Equipment - Interactions

The interaction of biomolecules determines all processes in living organisms. Over the years, a broad range of techniques has been developed in order to analyze interactions of proteins, nucleic acids and small molecules. Utilizing different principles, the methods allow to estimate thermodynamic (ITC)and kinetic (SPRparameters. While some techniques observe the interaction of intact particles in a solution (ITC), others may require specific labeling (MST) or immobilization onto a surface (SPR, BLI). AUC not only helps characterize the samples but can be used also for biomolecular interaction or self- and hetero-association systems studies. The suitability for a particular type of the molecule also varies, with some methods being more successful in small molecule binding experiments than others.

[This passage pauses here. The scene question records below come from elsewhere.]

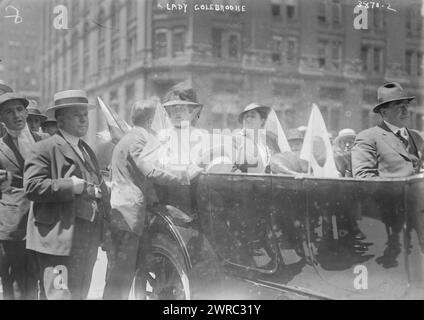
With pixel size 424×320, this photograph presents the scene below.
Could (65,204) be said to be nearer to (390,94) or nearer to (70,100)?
(70,100)

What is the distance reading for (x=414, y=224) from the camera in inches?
91.5

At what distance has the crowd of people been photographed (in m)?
2.94

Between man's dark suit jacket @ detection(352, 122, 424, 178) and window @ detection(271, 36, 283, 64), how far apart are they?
721 millimetres

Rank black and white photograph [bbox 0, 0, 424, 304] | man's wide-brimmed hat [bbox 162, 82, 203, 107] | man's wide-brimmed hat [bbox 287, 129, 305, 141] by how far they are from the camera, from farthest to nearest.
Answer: man's wide-brimmed hat [bbox 287, 129, 305, 141], man's wide-brimmed hat [bbox 162, 82, 203, 107], black and white photograph [bbox 0, 0, 424, 304]

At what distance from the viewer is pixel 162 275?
10.4 feet

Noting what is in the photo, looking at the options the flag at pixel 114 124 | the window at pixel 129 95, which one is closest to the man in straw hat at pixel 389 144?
the window at pixel 129 95

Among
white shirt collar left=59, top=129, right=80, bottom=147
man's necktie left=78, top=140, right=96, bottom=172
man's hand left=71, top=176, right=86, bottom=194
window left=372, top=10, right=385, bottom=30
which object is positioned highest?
window left=372, top=10, right=385, bottom=30

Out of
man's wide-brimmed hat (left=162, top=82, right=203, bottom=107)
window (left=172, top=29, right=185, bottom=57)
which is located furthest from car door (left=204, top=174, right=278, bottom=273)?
window (left=172, top=29, right=185, bottom=57)

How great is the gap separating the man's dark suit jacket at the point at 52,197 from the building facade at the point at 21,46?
759 millimetres

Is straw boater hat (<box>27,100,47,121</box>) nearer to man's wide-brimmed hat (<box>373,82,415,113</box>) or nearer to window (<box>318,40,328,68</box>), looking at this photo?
window (<box>318,40,328,68</box>)

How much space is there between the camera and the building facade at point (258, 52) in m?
3.30

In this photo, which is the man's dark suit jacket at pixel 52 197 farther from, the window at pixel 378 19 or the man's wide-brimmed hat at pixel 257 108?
the window at pixel 378 19
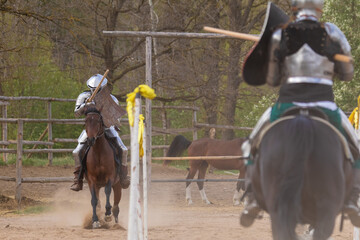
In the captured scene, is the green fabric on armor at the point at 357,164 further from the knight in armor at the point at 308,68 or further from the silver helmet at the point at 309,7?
the silver helmet at the point at 309,7

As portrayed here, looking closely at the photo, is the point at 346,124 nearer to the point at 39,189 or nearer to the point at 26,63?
the point at 39,189

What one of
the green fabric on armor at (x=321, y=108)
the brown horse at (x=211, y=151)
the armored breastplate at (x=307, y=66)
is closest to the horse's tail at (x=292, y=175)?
the green fabric on armor at (x=321, y=108)

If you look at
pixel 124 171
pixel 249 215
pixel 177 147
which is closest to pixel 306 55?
pixel 249 215

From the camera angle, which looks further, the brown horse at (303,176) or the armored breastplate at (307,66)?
the armored breastplate at (307,66)

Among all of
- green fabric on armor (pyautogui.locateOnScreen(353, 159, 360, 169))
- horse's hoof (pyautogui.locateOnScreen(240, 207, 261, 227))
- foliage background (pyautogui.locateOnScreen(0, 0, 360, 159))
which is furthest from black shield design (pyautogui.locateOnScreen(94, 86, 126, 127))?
foliage background (pyautogui.locateOnScreen(0, 0, 360, 159))

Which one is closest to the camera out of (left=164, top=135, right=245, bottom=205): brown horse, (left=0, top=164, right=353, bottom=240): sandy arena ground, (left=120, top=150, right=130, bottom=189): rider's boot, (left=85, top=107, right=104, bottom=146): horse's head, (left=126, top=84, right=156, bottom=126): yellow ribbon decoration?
(left=126, top=84, right=156, bottom=126): yellow ribbon decoration

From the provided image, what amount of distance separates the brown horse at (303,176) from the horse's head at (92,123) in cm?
535

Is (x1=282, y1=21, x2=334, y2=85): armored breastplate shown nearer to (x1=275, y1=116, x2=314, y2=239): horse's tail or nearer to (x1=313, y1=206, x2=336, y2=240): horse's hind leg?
(x1=275, y1=116, x2=314, y2=239): horse's tail

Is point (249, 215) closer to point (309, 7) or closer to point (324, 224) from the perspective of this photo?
point (324, 224)

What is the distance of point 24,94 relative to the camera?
75.8ft

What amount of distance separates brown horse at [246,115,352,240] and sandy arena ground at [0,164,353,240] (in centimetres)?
461

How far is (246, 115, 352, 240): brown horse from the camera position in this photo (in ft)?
14.9

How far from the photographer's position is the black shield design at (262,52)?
530cm

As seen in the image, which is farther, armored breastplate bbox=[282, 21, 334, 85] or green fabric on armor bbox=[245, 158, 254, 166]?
green fabric on armor bbox=[245, 158, 254, 166]
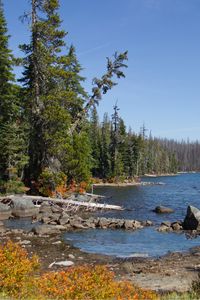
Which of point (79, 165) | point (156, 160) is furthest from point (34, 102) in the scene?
point (156, 160)

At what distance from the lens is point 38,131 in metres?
40.9

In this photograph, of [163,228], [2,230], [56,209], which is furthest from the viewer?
[56,209]

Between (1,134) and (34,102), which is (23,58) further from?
(1,134)

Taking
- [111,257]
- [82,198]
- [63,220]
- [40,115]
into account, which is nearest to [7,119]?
[40,115]

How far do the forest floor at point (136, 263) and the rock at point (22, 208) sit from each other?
28.6ft

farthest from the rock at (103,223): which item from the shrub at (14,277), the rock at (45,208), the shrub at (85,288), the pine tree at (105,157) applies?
→ the pine tree at (105,157)

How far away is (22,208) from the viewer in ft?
111

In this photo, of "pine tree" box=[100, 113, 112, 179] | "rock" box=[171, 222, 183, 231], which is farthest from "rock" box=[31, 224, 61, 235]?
"pine tree" box=[100, 113, 112, 179]

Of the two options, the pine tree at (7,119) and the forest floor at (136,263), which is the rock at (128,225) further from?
the pine tree at (7,119)

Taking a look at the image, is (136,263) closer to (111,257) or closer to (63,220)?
(111,257)

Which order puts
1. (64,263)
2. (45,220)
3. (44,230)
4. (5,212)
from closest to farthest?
1. (64,263)
2. (44,230)
3. (45,220)
4. (5,212)

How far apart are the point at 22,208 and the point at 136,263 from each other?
16.6 m

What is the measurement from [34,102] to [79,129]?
35.3 ft

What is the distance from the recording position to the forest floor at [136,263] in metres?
15.1
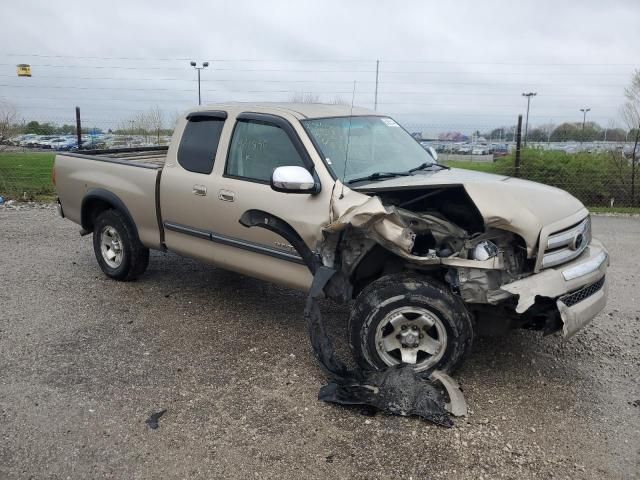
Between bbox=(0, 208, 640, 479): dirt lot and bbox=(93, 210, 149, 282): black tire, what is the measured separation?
10.7 inches

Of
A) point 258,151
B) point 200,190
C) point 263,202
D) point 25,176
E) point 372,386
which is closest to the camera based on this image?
point 372,386

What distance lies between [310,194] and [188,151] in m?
1.65

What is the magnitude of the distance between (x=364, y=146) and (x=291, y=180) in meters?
1.10

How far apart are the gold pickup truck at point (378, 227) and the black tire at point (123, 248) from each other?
52cm

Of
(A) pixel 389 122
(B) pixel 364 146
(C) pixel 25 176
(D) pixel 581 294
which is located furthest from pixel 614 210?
(C) pixel 25 176

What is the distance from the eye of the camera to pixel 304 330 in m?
5.11

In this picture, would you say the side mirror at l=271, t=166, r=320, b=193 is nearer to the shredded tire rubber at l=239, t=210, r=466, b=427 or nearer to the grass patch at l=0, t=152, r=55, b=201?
the shredded tire rubber at l=239, t=210, r=466, b=427

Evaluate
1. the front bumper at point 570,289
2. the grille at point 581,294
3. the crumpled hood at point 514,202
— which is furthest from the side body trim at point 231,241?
the grille at point 581,294

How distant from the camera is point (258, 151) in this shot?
4.91 m

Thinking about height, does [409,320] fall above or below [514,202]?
below

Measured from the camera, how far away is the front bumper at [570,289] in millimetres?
3615

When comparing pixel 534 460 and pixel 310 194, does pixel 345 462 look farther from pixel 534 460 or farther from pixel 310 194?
pixel 310 194

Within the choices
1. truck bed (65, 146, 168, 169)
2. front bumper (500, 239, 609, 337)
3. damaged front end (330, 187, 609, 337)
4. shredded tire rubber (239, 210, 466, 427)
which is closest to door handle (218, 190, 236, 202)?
shredded tire rubber (239, 210, 466, 427)

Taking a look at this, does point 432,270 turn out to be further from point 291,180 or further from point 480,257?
point 291,180
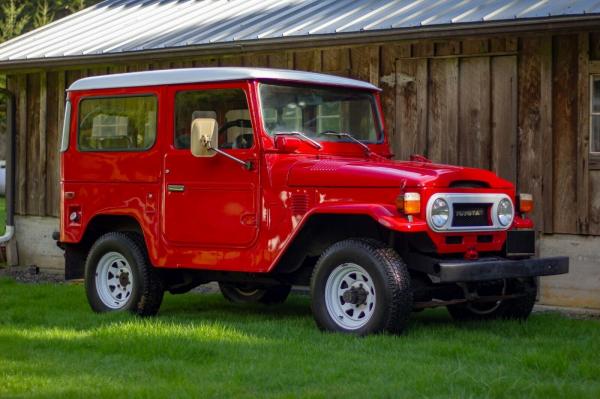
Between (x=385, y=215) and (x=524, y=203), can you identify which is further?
(x=524, y=203)

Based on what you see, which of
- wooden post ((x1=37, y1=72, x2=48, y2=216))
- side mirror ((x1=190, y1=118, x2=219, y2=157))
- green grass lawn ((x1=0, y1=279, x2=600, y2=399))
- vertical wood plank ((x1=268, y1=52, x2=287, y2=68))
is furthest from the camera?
wooden post ((x1=37, y1=72, x2=48, y2=216))

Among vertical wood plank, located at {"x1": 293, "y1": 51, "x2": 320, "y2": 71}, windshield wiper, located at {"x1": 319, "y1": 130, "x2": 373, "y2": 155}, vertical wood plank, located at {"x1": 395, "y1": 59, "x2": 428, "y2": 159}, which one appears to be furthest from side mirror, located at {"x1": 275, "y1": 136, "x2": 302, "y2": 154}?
vertical wood plank, located at {"x1": 293, "y1": 51, "x2": 320, "y2": 71}

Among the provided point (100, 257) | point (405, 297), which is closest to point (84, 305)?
point (100, 257)

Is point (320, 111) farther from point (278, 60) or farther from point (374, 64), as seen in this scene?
point (278, 60)

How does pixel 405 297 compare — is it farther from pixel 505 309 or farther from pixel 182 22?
pixel 182 22

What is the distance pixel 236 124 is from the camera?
9.58 metres

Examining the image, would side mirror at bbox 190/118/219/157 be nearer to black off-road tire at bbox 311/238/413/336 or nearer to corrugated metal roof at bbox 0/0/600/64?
black off-road tire at bbox 311/238/413/336

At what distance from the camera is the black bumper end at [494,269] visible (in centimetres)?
841

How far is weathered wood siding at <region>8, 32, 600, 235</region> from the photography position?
11.0 meters

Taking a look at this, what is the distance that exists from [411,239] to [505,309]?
1332mm

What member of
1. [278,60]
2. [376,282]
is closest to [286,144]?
[376,282]

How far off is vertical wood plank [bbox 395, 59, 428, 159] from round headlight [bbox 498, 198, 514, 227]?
2.95 meters

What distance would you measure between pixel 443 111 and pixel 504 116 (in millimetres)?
725

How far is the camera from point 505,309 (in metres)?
9.73
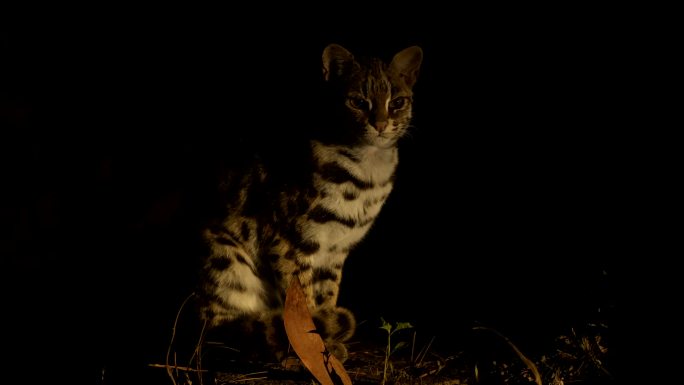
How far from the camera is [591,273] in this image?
2379 millimetres

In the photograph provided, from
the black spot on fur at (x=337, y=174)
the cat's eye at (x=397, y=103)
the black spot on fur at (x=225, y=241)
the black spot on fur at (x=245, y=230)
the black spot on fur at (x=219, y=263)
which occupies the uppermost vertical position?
the cat's eye at (x=397, y=103)

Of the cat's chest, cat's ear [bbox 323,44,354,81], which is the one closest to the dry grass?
the cat's chest

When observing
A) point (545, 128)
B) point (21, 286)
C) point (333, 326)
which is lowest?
point (21, 286)

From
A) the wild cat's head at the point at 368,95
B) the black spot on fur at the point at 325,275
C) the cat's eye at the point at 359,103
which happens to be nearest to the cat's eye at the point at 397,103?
the wild cat's head at the point at 368,95

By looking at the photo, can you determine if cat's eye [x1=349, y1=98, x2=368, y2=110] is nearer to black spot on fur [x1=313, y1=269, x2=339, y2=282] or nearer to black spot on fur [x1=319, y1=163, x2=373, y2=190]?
black spot on fur [x1=319, y1=163, x2=373, y2=190]

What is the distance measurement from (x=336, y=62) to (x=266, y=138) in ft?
1.61

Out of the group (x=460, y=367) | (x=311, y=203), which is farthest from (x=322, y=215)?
(x=460, y=367)

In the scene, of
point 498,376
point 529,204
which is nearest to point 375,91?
point 529,204

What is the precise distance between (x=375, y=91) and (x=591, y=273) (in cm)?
120

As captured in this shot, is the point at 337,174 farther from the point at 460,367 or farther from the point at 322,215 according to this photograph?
the point at 460,367

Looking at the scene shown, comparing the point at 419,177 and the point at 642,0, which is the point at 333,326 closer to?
the point at 419,177

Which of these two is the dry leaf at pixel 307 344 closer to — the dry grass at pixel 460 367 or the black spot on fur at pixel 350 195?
the dry grass at pixel 460 367

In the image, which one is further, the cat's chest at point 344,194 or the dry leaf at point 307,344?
the cat's chest at point 344,194

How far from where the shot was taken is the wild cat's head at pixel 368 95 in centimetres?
252
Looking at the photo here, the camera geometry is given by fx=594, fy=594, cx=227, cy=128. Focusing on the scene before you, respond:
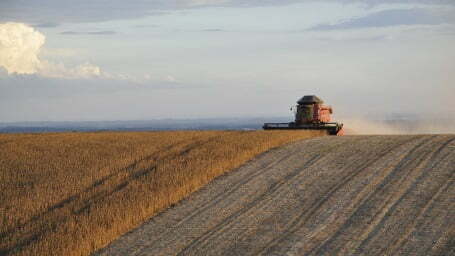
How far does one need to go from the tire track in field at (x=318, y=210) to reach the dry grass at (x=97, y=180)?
740 millimetres

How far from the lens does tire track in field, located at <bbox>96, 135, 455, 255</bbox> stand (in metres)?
14.7

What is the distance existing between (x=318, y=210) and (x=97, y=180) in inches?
338

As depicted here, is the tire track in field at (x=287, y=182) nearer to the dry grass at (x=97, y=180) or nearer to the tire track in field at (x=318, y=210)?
the tire track in field at (x=318, y=210)

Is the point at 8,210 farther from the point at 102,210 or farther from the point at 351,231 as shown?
the point at 351,231

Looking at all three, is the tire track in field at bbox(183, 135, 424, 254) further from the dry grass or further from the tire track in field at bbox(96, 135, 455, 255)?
the dry grass

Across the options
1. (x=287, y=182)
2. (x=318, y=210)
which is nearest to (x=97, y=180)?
(x=287, y=182)

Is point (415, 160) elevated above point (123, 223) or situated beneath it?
elevated above

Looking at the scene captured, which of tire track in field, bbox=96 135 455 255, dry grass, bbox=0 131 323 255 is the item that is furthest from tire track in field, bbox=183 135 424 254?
dry grass, bbox=0 131 323 255

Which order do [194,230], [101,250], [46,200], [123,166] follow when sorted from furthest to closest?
1. [123,166]
2. [46,200]
3. [194,230]
4. [101,250]

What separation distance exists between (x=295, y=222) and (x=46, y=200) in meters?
8.25

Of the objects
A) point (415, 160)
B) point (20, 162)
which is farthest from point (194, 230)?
point (20, 162)

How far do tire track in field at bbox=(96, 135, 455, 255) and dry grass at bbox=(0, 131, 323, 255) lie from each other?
0.74 m

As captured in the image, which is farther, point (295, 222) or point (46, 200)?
point (46, 200)

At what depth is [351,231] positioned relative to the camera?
15.5m
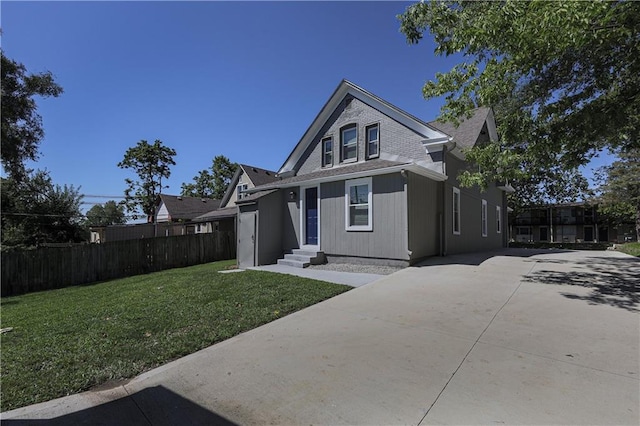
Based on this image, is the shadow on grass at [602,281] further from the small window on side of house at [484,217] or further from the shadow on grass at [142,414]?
the shadow on grass at [142,414]

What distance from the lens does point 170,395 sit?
113 inches

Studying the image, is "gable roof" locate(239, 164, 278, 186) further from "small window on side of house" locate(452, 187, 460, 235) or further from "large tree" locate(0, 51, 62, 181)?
"small window on side of house" locate(452, 187, 460, 235)

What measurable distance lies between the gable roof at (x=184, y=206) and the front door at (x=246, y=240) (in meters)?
20.7

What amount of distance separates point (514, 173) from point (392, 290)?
4.24m

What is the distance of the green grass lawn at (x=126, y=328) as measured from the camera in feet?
10.9

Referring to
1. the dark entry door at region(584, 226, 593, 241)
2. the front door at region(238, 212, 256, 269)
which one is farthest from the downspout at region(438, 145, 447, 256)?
the dark entry door at region(584, 226, 593, 241)

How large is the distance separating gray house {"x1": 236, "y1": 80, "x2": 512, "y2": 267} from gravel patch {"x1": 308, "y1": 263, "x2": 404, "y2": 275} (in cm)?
29

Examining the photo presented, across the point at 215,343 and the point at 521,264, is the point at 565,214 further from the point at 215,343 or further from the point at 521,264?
the point at 215,343

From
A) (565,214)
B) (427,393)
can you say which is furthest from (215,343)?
(565,214)

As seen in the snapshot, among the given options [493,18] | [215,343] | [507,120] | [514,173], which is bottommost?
[215,343]

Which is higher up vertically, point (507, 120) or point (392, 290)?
point (507, 120)

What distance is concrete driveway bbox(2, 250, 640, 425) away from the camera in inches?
98.0

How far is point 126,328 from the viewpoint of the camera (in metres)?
4.85

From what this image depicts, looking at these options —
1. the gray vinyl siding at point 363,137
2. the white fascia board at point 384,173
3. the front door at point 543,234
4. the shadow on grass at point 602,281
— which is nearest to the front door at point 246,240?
the white fascia board at point 384,173
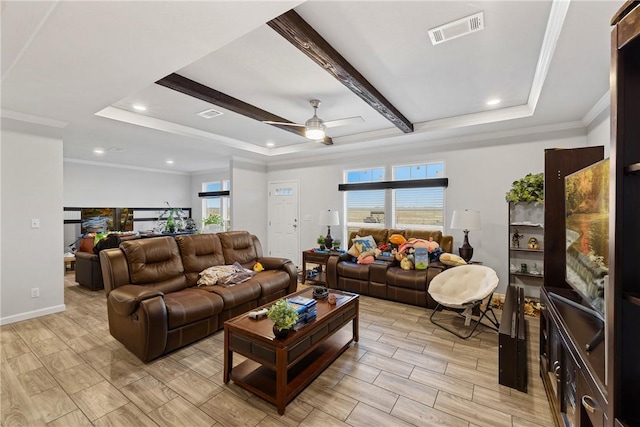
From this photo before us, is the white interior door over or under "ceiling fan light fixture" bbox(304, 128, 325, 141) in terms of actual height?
under

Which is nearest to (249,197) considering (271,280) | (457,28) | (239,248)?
(239,248)

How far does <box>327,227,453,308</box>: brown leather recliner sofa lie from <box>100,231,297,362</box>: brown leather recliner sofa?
2.91 ft

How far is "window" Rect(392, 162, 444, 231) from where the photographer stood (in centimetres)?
490

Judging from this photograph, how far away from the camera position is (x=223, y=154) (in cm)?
599

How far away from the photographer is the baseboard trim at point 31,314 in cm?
334

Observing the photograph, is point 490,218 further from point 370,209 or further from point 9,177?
point 9,177

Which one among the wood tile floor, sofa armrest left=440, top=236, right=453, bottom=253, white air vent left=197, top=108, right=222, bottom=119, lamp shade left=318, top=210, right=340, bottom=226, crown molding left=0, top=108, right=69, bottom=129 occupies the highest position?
white air vent left=197, top=108, right=222, bottom=119

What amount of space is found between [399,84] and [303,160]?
3.63 metres

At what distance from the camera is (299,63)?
2594 millimetres

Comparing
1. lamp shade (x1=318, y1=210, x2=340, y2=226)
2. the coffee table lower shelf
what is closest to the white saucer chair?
the coffee table lower shelf

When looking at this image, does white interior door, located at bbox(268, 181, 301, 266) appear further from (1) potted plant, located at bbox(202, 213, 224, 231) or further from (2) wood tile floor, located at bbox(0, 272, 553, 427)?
(2) wood tile floor, located at bbox(0, 272, 553, 427)

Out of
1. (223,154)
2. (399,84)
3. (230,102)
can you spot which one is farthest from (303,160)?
(399,84)

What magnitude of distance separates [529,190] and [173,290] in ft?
15.4

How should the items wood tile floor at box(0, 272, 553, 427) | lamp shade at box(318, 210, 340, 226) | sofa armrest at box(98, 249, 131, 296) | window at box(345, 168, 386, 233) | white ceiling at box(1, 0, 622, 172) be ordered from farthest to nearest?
1. window at box(345, 168, 386, 233)
2. lamp shade at box(318, 210, 340, 226)
3. sofa armrest at box(98, 249, 131, 296)
4. wood tile floor at box(0, 272, 553, 427)
5. white ceiling at box(1, 0, 622, 172)
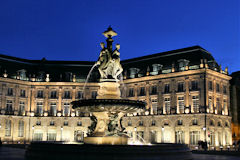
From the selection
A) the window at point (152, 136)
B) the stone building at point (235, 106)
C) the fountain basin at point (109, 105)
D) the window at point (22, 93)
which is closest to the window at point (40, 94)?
the window at point (22, 93)

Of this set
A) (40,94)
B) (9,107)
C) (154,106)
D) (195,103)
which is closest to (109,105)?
(195,103)

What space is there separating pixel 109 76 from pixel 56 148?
8160mm

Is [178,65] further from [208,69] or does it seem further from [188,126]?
[188,126]

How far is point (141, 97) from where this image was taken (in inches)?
2544

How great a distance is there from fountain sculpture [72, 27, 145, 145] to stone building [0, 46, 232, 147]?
33.6 m

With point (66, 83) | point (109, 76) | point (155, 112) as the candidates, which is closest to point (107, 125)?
point (109, 76)

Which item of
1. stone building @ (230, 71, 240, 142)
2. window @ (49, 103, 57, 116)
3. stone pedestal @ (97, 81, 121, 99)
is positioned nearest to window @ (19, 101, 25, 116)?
window @ (49, 103, 57, 116)

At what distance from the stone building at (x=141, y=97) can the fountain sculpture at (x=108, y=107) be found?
33.6 meters

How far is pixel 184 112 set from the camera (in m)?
57.2

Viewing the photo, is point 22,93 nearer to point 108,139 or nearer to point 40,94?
point 40,94

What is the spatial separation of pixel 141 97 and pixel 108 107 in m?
43.6

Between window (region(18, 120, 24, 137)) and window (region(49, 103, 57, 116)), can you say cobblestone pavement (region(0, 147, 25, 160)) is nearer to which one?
window (region(18, 120, 24, 137))

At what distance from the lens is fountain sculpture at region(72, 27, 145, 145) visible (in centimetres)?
2112

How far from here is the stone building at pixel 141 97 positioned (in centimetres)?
5647
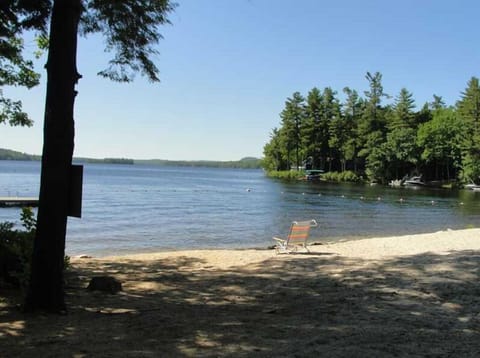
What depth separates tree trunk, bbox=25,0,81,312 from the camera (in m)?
4.89

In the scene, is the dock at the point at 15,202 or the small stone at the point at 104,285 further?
the dock at the point at 15,202

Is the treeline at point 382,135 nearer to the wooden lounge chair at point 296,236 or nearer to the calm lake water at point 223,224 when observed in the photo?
the calm lake water at point 223,224

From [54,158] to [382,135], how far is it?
268 feet

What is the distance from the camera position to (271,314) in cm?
506

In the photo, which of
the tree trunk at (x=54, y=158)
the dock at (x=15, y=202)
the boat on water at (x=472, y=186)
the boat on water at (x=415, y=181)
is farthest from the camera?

Interactions can be studied not only by typical technique but also techniques that are used for characterization - stability techniques proved to be very helpful in interaction studies. This is based on persumption of more stable complex being created upon binding thus the (thermal) stability increases. This allows to use data from nanoDSF and DSC  not only for characterization but also for confirmation of interactions. 

Analytical ultracentrifugation: Optima and ProteomeLab XL-I

Beckman Coulter ProteomeLab XL-I and Optima analytical ultracentrifuge is equipped with absorbance (wavelength range 190 – 800 nm) and interference optics and can be used for both sedimentation velocity and sedimentation equilibrium experiments. Analytical ultracentrifugation is applicable for proteins, nucleic acids, lipids, polysaccharides, viruses and nanoparticles. It has a broad applicability including determination of sample homogeneity, oligomeric state of proteins (or molecular weight, respectively) and can be used to assess aggregation of sample and to study biomolecular interactions of self- and hetero-association systems (determination of stoichiometry and affinity).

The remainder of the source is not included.